Wills and Estates

Planning for end of life or dealing with the death of a loved one is complex and delicate.  We offer services to clients who want to make a will, including estate planning, drafting the will, preparing enduring powers of attorney to allow others to care for your affairs if you become incapacitated, and preparing personal directives to provide directions for your end of life care. 

Once death has occurred, we provide advice to executors, agents, attorneys, guardians and trustees.  We also assist beneficiaries who are concerned about an executor’s actions in administering an estate.  

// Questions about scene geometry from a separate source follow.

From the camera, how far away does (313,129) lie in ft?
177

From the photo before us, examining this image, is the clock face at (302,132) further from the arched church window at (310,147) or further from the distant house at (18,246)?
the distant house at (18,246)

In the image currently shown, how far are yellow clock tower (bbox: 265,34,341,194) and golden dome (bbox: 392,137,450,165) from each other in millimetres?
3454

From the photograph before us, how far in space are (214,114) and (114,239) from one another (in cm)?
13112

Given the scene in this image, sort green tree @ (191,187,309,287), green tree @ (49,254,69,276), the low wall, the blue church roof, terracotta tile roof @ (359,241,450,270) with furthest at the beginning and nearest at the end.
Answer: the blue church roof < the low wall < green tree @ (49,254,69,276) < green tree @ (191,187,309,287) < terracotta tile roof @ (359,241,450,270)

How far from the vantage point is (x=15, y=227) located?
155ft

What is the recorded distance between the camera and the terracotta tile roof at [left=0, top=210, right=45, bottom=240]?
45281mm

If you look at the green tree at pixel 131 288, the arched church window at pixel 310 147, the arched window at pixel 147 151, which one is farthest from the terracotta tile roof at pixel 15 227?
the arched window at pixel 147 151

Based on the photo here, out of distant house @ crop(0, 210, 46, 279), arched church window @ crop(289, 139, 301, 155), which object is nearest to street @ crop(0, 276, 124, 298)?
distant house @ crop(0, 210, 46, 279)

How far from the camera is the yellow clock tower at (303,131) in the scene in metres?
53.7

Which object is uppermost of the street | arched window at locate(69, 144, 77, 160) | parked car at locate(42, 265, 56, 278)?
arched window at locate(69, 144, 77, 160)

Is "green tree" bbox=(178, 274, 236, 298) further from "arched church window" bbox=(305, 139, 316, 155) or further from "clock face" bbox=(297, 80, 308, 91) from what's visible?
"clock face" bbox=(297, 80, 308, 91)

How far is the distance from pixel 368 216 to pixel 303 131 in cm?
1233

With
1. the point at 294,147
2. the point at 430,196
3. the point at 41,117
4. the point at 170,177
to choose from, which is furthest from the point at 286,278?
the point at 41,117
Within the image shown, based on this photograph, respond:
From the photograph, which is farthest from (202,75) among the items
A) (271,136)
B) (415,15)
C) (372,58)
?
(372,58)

We have considerable experience litigating wills matters, including defending the legitimacy of a hand written will, suing over the meaning of particular clauses in a will, and contesting the executor’s and legal fees arising out of the estate administration.  


1. What is an executor?

This is the person you appoint to administer the distribution of your assets.

2. What is an Enduring Power of Attorney?

This is a legal document that gives another person the right to act on your behalf.  Typically, the power of attorney takes effect when you become mentally infirm or mentally incapable of making reasonable judgments about your finances and assets.  

3. What happens if I die without a will?

Your assets will be distributed according to the provisions in the Wills and Succession Act. This may result in a distribution that you would not be happy with and may cause delays in your estate administration.  

4. When do you need a new will?

You should obtain a new will whenever you have a major life event that changes the distribution of your estate.  For example, you should likely obtain a new will when you get married or divorced, have children, want to change the distribution in the will, or buy property located outside of Alberta. 

5. What is the purpose of a codicil to a will?

A codicil to a will is a change to an existing will, not an entirely new will. 

6. What is Probate?

This is the legal process where the court determines the validity of a will and confirms the executor’s appointment. In Alberta, the court is the Surrogate Court. An executor can apply to the Surrogate Court to probate a will.

7. How much does the court charge to probate a will?

The court costs vary, depending on the size and complexity of the estate. The minimum fee, covering estates valued at $10,000 or less, is $25; the maximum fee, for estates valued at over $250,000, is $400. These fees represent only what the court charges as its fees. Legal fees will be in addition and will depend on the complexity and size of the estate.